● **Task**
Which lines of the records below contain the word "Zealand"? Report each of them in full.

[Stored dataset items]
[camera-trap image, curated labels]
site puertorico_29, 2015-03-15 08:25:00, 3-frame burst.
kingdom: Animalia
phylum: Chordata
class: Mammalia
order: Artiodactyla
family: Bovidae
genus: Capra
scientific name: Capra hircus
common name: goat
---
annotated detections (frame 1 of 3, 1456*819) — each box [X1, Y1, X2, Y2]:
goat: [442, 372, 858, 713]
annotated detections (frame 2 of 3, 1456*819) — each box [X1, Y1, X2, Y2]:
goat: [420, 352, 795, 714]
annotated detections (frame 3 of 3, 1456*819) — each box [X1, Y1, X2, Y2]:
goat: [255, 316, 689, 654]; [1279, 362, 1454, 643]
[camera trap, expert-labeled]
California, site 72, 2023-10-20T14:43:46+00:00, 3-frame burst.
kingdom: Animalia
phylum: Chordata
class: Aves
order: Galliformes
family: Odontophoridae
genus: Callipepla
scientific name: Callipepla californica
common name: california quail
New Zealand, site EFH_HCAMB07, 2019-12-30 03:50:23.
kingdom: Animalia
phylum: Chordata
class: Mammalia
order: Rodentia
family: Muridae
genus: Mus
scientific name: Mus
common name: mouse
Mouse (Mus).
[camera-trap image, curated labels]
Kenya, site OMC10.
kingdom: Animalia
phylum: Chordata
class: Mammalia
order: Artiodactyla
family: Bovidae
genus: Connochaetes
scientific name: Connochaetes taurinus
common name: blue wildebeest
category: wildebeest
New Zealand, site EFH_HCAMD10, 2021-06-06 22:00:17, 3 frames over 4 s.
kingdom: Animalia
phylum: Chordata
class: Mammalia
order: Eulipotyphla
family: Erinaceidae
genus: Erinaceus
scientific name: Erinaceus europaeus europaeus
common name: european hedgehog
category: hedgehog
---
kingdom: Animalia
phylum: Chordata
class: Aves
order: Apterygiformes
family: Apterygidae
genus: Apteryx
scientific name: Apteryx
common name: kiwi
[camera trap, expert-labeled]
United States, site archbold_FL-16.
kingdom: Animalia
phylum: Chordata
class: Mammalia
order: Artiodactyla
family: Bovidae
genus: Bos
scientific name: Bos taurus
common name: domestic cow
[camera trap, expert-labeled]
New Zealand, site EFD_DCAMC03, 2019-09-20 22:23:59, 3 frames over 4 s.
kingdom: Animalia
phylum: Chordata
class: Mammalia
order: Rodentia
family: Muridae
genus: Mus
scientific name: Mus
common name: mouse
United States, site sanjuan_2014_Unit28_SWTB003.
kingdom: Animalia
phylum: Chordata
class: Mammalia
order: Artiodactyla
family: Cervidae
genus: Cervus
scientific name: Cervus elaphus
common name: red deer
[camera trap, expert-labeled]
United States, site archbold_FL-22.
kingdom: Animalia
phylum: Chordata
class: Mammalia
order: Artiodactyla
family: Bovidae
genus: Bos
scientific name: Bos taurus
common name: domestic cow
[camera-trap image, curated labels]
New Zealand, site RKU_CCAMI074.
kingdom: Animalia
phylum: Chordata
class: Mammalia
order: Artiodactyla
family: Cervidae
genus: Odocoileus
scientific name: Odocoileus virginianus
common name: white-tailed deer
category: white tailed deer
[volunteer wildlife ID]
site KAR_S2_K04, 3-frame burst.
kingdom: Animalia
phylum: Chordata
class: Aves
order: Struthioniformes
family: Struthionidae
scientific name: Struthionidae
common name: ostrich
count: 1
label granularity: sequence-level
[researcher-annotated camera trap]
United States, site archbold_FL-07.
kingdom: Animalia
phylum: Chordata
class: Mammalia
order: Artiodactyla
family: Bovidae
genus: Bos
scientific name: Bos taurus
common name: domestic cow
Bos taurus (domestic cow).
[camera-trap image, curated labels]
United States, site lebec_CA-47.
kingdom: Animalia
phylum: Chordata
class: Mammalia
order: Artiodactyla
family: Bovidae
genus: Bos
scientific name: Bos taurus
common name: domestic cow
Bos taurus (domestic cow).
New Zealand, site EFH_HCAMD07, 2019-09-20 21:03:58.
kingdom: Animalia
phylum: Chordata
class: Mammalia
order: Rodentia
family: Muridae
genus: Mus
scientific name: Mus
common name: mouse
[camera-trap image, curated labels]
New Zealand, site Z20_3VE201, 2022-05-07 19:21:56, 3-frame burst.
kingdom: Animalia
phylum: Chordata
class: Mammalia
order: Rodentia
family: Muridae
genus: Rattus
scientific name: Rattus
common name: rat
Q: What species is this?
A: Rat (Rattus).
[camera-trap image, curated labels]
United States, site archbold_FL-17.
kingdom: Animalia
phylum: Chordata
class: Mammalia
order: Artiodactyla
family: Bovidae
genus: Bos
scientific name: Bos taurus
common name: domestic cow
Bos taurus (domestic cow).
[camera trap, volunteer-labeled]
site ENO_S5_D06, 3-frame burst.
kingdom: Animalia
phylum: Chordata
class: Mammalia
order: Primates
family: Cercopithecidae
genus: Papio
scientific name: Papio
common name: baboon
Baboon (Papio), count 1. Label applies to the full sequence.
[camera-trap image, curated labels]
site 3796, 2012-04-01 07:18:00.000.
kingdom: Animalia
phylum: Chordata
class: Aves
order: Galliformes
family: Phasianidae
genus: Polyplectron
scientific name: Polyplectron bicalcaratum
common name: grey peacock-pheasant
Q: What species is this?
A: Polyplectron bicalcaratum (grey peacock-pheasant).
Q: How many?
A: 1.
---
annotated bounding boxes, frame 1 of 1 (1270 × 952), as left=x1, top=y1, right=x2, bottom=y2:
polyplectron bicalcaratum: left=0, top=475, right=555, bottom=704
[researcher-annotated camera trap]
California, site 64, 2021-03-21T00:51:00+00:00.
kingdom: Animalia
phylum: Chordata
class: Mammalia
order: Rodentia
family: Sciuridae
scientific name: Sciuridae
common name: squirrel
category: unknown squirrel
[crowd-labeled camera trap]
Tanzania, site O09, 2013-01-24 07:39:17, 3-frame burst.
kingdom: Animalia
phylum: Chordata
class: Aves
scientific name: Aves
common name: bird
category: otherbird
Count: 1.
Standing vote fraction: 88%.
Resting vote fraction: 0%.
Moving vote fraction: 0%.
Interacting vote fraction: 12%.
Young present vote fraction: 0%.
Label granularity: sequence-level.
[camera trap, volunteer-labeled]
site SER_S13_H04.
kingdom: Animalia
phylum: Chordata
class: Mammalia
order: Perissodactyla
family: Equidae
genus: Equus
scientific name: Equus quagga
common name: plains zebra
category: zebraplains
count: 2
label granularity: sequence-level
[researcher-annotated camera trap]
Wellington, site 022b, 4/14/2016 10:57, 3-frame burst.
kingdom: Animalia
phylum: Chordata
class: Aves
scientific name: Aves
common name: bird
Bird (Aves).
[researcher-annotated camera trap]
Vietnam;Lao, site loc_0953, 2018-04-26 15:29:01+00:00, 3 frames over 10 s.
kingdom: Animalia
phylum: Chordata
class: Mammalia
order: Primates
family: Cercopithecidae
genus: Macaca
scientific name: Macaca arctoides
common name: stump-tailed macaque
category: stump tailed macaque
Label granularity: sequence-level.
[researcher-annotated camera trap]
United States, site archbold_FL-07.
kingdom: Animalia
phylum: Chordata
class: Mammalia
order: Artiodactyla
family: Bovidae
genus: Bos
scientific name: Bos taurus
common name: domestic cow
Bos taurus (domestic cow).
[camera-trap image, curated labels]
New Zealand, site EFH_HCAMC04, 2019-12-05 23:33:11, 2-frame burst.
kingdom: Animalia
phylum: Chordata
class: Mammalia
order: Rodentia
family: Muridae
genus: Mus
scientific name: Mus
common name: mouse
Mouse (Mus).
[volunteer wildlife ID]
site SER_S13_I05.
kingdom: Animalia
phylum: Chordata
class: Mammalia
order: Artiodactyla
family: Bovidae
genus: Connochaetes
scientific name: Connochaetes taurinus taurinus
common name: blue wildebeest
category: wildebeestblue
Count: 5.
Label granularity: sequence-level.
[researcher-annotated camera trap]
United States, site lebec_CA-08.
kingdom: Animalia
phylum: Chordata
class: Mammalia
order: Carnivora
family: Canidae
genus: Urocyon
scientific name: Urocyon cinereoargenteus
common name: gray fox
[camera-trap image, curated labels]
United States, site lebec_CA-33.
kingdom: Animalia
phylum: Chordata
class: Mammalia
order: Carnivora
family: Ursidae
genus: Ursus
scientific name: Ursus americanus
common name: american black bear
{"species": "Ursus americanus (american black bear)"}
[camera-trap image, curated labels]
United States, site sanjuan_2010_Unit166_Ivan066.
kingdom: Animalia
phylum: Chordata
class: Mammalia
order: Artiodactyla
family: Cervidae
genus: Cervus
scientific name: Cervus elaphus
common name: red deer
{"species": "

● **Reply to the task**
New Zealand, site EFH_HCAMB07, 2019-12-30 03:50:23.
New Zealand, site EFH_HCAMD10, 2021-06-06 22:00:17, 3 frames over 4 s.
New Zealand, site EFD_DCAMC03, 2019-09-20 22:23:59, 3 frames over 4 s.
New Zealand, site RKU_CCAMI074.
New Zealand, site EFH_HCAMD07, 2019-09-20 21:03:58.
New Zealand, site Z20_3VE201, 2022-05-07 19:21:56, 3-frame burst.
New Zealand, site EFH_HCAMC04, 2019-12-05 23:33:11, 2-frame burst.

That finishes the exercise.